Task:
Report every line of the records that contains the word "burst".

:: Information supplied

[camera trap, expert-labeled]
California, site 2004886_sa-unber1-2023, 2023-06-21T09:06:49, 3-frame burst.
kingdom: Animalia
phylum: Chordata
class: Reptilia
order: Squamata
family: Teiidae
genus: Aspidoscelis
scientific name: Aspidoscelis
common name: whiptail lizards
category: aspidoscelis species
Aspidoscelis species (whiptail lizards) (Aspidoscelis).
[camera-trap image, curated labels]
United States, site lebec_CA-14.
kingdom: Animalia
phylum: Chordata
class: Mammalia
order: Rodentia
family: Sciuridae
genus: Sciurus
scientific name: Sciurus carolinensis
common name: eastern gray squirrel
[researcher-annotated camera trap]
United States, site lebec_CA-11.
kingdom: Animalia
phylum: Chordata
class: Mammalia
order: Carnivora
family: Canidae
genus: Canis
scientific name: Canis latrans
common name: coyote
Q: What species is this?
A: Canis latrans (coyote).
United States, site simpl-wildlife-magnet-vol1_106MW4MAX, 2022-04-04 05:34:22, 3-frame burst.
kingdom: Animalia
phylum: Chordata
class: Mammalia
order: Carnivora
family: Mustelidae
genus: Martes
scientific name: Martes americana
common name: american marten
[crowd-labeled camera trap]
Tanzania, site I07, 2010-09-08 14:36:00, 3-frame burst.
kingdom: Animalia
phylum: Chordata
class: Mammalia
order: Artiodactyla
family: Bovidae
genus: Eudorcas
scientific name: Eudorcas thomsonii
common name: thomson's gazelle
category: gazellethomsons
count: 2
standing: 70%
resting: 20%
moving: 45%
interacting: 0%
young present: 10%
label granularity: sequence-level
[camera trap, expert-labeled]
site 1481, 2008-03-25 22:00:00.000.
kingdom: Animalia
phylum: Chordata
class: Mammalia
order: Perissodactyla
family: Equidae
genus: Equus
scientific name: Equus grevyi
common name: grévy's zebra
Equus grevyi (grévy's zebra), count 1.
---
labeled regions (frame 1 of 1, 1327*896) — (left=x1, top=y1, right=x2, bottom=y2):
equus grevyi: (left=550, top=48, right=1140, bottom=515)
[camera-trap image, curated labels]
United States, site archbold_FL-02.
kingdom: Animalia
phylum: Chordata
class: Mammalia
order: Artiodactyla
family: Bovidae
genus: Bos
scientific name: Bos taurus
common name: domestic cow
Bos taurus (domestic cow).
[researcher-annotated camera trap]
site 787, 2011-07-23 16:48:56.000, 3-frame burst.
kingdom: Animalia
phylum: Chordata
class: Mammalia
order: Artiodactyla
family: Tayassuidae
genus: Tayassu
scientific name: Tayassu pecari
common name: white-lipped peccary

::::

Task result:
California, site 2004886_sa-unber1-2023, 2023-06-21T09:06:49, 3-frame burst.
United States, site simpl-wildlife-magnet-vol1_106MW4MAX, 2022-04-04 05:34:22, 3-frame burst.
Tanzania, site I07, 2010-09-08 14:36:00, 3-frame burst.
site 787, 2011-07-23 16:48:56.000, 3-frame burst.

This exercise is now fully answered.